Nourishing Mother
According to my correspondence from progressive groups and the Democratic Party (of which I get a lot), a sinister syndicate has established a shadow empire in America's heartland. Its name is Koch Industries. Its capital is Wichita, Kansas. And it is characterized by malevolent values, hostile intentions and unlimited resources. While I haven’t yet tired of beating on this straw man, I do think that having an “enemies list” with only one entry may oversimplify the American political landscape – and I urge my radical-chic, tree-hugging, eastern-elite, limousine-liberal fellow travelers to expand their search for corporate scoundrels.
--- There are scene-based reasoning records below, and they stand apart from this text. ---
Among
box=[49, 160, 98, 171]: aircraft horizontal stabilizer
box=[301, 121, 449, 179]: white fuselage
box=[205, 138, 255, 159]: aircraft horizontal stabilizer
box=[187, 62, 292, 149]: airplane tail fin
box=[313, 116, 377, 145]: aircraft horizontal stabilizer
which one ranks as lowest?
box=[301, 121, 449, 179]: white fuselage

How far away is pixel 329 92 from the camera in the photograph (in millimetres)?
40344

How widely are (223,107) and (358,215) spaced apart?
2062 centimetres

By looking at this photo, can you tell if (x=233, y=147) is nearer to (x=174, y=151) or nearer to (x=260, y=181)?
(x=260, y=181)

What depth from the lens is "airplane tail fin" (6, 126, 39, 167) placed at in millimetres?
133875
For example, here’s a $32-billion corporation whose massive timber operations, according to a Sierra Cub report, “are destroying [Argentina’s] Ibera Wetlands and displacing thousands of farmers.” The corporation’s two wholly-owned subsidiaries have planted a “pine tree monoculture [that] threatens the region's biodiversity and . . . forces people off the land.” Its other natural-resources plays include “dairies in New Zealand, farmland in sub-Saharan Africa, industrial agriculture in the Brazilian cerrado, and vineyards in California.” It may seem odd to buy 10,000 acres in a drought-stricken state to plant a water-intensive wine crop – unless, as some point out, you’re really after “a well-timed water play in light of the region’s worsening groundwater shortage.”
Who is this corporation that seems up to its global eyeballs in environmental skullduggery? Why, it’s Harvard University, my alma mater – my nourishing mother – which in April became the first American university to sign the UN’s Principles of Responsible Investment.